Al día siguiente, la Capitana y sus inobservantes, reclutaban simpatizantes, pues la elección de la nueva Priora sería al día siguiente. Pero las Legas ya no las apoyaron, y les recordaron que ellas, las inobservantes, también habían quedado excomulgadas, por haber querido romper la clausura. Mientras tanto, la Madre Mariana y las observantes, oraban y hacían penitencia por ellas, para que Dios iluminara sus almas ciegas.
Llegó el día siguiente. En la tarde, luego de muchas votaciones, el Obispo se sentía cansado, y todavía no había consenso, faltando siempre poquísimos votos para reelegir a la Madre Mariana. Entonces las inobservantes se dirigieron al Prelado, diciéndole que querían más libertad, y que la Capitana fuera su Priora. La Capitana tomó la palabra, y le dijo al Obispo: “Valga esta ocasión en la que todas pedimos que las españolas vuelvan a su tierra o sean encarceladas perpetuamente. Así nos dejarán libres y tranquilas”.
Al oír estas palabras, el Obispo ordenó que a la Capitana se la encarcele, colocándole una mordaza para su lengua suelta, y anuló el voto para las inobservantes, quienes quedaban obligadas a realizar los oficios más humildes. La sentencia del Obispo tuvo un efecto sobrenatural, pues la Capitana quedó muda.
Cuando la Capitana habló con el Obispo, la Madre Mariana tuvo una visión terrible. Vio como dos monos feroces se acercaban a ella y a las demás inobservantes, echando fuego por ojos, nariz y boca, y depositaban ese fuego en sus corazones aumentando su envidia y su ira. Vio que la Capitana no se salvaría, al igual que muchas de sus seguidoras, por la vida relajada que llevaban, y que por esto no recibían las Gracias que a torrentes se vierten sobre las Religiosas de Claustro, muriendo de sed junto a la fuente. La Madre Mariana lloró al ver todo esto.
En ese momento se le apareció Jesús, como estuvo en Getsemaní, con el Corazón transido de dolor por la pérdida de las almas, especialmente de los sacerdotes y de las Religiosas. Lo escuchó decir: “…tú, mi Esposa, ¿qué harás por Mí, ya que hice mucho por ti? ¡Oh, cuánto me cuestan estas almas religiosas, sácalas de las fauces del lobo infernal! ¡Cómo me duele el perderlas!”
La Madre Mariana respondió: “Mi Amado, ¿qué queréis, qué pedís de mí? ¿Queréis que viva y muera en la cárcel, en un aislamiento absoluto de las criaturas…? Acepto, aquí estoy… mi naturaleza se horroriza, más mi espíritu está listo para el sacrificio…”.

---------------

* **TU CONSIGNA**
Prosigue el relato sobre la Madre Mariana y las inobservantes a partir de su última oración.

---------------

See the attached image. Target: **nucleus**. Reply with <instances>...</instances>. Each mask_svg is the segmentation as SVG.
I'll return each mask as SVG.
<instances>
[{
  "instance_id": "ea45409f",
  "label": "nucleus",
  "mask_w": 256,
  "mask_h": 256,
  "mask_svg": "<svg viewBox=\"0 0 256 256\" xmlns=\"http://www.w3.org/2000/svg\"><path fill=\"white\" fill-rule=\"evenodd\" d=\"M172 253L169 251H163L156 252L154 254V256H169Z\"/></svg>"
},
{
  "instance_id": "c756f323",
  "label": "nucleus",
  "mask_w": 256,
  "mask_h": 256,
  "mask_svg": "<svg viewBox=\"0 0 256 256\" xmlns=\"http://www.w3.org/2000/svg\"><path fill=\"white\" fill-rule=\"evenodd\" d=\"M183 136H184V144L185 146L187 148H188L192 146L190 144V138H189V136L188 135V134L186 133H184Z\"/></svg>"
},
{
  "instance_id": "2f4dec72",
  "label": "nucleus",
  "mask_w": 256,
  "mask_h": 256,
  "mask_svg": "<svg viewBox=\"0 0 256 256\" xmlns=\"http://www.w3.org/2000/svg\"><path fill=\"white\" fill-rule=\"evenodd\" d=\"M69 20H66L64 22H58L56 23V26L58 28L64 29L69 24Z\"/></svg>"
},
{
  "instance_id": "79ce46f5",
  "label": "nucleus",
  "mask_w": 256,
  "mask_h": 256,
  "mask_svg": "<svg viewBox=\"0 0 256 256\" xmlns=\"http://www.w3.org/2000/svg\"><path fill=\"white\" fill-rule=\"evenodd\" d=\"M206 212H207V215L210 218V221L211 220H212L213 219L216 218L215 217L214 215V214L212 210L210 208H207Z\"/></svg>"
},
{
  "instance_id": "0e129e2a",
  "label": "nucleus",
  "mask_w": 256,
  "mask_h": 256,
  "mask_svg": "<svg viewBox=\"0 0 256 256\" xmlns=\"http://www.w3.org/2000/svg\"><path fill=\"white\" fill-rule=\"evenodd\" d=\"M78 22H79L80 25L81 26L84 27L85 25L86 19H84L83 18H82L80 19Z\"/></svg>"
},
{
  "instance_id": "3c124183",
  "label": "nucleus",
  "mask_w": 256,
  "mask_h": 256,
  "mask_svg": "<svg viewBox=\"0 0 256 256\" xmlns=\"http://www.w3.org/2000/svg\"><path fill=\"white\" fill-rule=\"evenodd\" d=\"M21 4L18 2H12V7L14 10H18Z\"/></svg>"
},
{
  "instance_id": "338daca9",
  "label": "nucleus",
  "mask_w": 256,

---------------

* **RESPUESTA**
El Señor le respondió: “No es la vida, ni la salud, ni la cárcel, lo que quiero de ti, mi amada Mariana, sino el sufrimiento por el período de cinco años consecutivos de las penas del Infierno que el alma de esta pobre Hermana tenía que sufrir por toda la Eternidad. Te señalo cinco años en memoria de las cinco Llagas de mi humanidad dolorida durante mi Pasión… durante este tiempo Yo me ausentaré de tu vista material y no te daré el menor consuelo, ni alivio para tus dolores, así como el alma de esta pobre Hermana no lo hubiera tenido en la oscura cárcel del Infierno. Es cierto que interiormente Yo estaré contigo, fortaleciéndote, porque de otro modo, ni tú, ni cualquier mortal, por santo que fuese, podría tolerar siquiera un minuto, tantas penas. Dime: ¿aceptas mi pedido?”
El Divino Maestro le mostró los cinco años, que a la Madre Mariana le parecieron una Eternidad. El Obispo y las demás hermanas notaron que temblaba. El Prelado lo atribuyó a pesar por el castigo impuesto a la Capitana, y le ordenó calmarse.
Entre tanto, la Madre Valenzuela había llevado a la Capitana a la cárcel, y ya estaba de regreso para iniciar una nueva votación. Le entregó la llave de la cárcel al Obispo, e hizo salir, una a una, a las inobservantes. Luego roció agua bendita, y cerró las puertas. El Obispo y las Hermanas invocaron al Espíritu Santo, a la Virgen y a San Francisco de Asís, y procedieron a la elección de la nueva Priora, que recayó en la Madre Valenzuela.
La Madre Valenzuela, con lágrimas, rogó al Obispo que, para empezar bien su Priorato, trajeran a la sala a la encarcelada y a sus compañeras, para que les fuese levantada al excomunión. Así se hizo. Y luego de que la Capitana besó el escapulario de la nueva Priora, el Obispo la envió de regreso a la cárcel hasta nueva orden. Luego bendijo a todas y se fue, y comenzó la celebración por la elección, que duró tres días.
Terminado el festejo, las inobservantes más rebeldes visitaron a la Madre Valenzuela, diciéndole que la Madre Mariana había escondido en el Coro Inferior una caja grande de zinc, llena, según ellas, de joyas regaladas por personas de Quito, al igual que de dulces y licores. La acusaron de enviar las joyas a su tierra y de comer y embriagarse delante de Jesús Sacramentado, mientras fingía orar.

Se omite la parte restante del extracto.